PROBLEM SET:
A - Answer these questions about the ETF TV interview transcript:
(i) Which event does Alex Perel call probably the closest analog to funds trading while their local market is closed?
(ii) On what date does he believe the Central Bank of Russia decreed that local custodians cannot settle trades for foreign holders?
(iii) At what price do index providers remove the Russian assets from their indexes?
B - Filter the records, copying every line that contains the string "Scan". Case counts.

Alex Perel, CFA, Head of ETF Services, Scotia Capital discusses the impact of the Russia – Ukraine War on ETFs and Indexes on ETF TV

Presented by Syntax Advisors

Margareta Hricova: Welcome to ETF TV – your insight into the role of exchange traded funds, issuers and investments. I am Margareta Hricova and joining me today is Alex Perel, head of ETF Services at Scotiabank, and Deborah Fuhr.

Alex Perel: Thank you very much for having me.

Thank you.

Deborah Fuhr: Alex, it’s great to have you on the show. Many people have been asking what has been the impact of Russia invading Ukraine and the closure of the Russian market on ETFs and other securities?

Alex Perel: There’s a lot of precedent for ETFs trading and country funds trading, even when that local market is not open. And the most prominent example and probably the closest analog would be the Arab Spring situation in Egypt, 2011.

However, the major difference with the situation here is this whole layer of sanctions where the Western world and Russia are imposing sanctions on each other and there’s sanctions and there’s counter-sanctions. So in addition to the Moscow Stock Exchange being closed, one of the things that has happened, and I believe this happened on the 28th of February, the Central Bank of Russia essentially decreed that local custodians cannot settle trades for foreign holders. The effect of that is to make it essentially impossible to have funds taking in assets, delivering assets, any kind of creation/redemption activity, and the ETF structure can’t rely on any sort of primary market activity and arbitrage to the underlying market at all.

Now, even if the stock market in Russia reopens, that sanctions regime might stay on, and it’s created this really unprecedented situation where Russia exposed country funds really don’t know what they have or don’t have. Effectively what it does is it makes them into an almost closed-end funds structure. You know, we can make the assumption that at some point they’ll go back to being full fledged ETFs, but we don’t know when and we don’t know how.

And in this situation, ETFs trade purely on supply and demand from existing holders lying and new investors piling in. And you can have this disconnect between what the underlying market might be worth or what it’s worth and where the ETF is trading.

Now we’ve seen this movie before. We’ve seen it in the Arab Spring, we’ve seen it in certain situations, whether it’s multi-day holidays in some jurisdictions, but we’ve never seen it in a situation where there’s been this much global sanctions overhang, and this much uncertainty around when that would clear. So Russia exposed assets are in a state of limbo.

Deborah Fuhr: Many people think the index providers should be taking a stance as to what the indices should be doing in terms of continuing to hold Russian equities and bonds. What has happened on the index provider landscape?

Alex Perel: It’s an interesting point because the index world is really all about; can you measure the performance of that underlying asset? But also, can it be investable? And when you have a situation where local settlement is impossible, essentially by government decree, index providers will say, ‘well, that’s not an investable asset anymore.’

And what they’ve done, and I think all the majors have done this or are in consultation for doing this, they remove the assets at zero price. So what the index community has said is; ‘the assets we had in the index are now worthless for the purposes of the measurement of performance in that market.’ It’s as though this market no longer exists.

ETFs and funds in general track an index. They don’t replicate an index through magic. They hold assets that are in proportion to index weights. And so what that essentially means is that if you hold those assets and you also value them at zero, you will continue to track. I think the index community has done maybe the only thing that was open to them, because how can you measure index performance when you can’t settle trades and you can’t be sure that the market will reopen? And you also have this company-by-company, and region-by-region sanctions regime, they get super complex.

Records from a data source
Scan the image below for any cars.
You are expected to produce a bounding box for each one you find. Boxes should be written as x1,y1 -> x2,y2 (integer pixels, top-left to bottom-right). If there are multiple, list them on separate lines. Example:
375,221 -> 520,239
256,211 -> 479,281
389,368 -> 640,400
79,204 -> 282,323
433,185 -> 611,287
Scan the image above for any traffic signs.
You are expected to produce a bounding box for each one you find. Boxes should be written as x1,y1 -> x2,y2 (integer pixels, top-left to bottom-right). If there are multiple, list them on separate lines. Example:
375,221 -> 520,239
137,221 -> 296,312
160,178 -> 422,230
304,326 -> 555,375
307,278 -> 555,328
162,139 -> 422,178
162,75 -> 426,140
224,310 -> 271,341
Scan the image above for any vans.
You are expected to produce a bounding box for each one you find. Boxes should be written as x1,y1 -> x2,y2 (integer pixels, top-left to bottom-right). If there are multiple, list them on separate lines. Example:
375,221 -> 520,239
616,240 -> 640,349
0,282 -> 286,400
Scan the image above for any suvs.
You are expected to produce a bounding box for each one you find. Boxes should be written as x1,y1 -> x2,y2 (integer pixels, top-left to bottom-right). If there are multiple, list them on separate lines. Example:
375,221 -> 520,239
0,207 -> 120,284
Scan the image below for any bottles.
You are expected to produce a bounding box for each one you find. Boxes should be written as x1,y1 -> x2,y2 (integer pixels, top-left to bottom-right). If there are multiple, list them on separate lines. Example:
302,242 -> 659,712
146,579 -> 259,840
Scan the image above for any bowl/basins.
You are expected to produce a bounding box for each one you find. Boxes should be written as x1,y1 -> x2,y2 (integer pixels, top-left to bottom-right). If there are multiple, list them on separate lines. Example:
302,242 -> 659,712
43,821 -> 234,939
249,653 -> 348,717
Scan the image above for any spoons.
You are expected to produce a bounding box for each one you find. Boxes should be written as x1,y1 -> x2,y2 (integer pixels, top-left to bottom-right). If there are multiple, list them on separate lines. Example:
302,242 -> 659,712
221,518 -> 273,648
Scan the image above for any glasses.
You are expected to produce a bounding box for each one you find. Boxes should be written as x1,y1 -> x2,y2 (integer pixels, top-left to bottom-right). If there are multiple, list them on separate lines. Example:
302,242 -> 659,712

ANSWERS TO THE EXERCISE:
A -
(i) The Arab Spring situation in Egypt in 2011.
(ii) The 28th of February.
(iii) At zero price.

B -
Scan the image below for any cars.
Scan the image above for any traffic signs.
Scan the image above for any vans.
Scan the image above for any suvs.
Scan the image below for any bottles.
Scan the image above for any bowl/basins.
Scan the image above for any spoons.
Scan the image above for any glasses.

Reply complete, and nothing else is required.